L’une des habitudes persistantes de l’ère technologique post-Covid consiste à supposer qu’un problème autrefois traité par une application doit toujours être traité par une application. Une nouvelle discussion autour d’une exposition à l’hantavirus sur un navire de croisière montre les limites de cette idée. Après la mort de trois personnes sur un navire touché par l’hantavirus, les autorités ont commencé à chercher activement 29 personnes qui avaient déjà quitté le navire. La tâche est mondiale, laborieuse et urgente. Elle ressemble aussi, à première vue, au genre de situation pour laquelle le traçage numérique des contacts a été conçu.

Mais les experts interrogés par WIRED affirment que c’est précisément le type d’épidémie pour lequel le traçage par application est le moins utile.
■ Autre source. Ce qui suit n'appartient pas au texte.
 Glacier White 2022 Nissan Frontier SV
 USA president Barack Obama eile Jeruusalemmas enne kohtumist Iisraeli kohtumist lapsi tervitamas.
Emily Gurley, épidémiologiste à l’université Johns Hopkins, a déclaré qu’il n’y a pas d’utilité aux applications dans cette épidémie d’hantavirus, car le nombre de cas est faible et que les responsables doivent retracer tous les contacts avec exactitude pour arrêter la transmission. Cette affirmation corrige utilement l’idée répandue selon laquelle collecter davantage de données produit automatiquement une meilleure gestion des flambées.

La réponse de santé publique dépend de l’adéquation des outils à la forme du problème. La pandémie de Covid a créé un environnement dans lequel l’enregistrement automatique et massif de proximité paraissait attrayant parce que les infections étaient nombreuses, les contacts multiples et les systèmes de santé publique mis sous tension par l’ampleur. Dans ce contexte, même des alertes imparfaites pouvaient aider à identifier des populations potentiellement exposées et encourager l’auto-isolement. Une petite flambée liée à un cadre précis est un problème différent.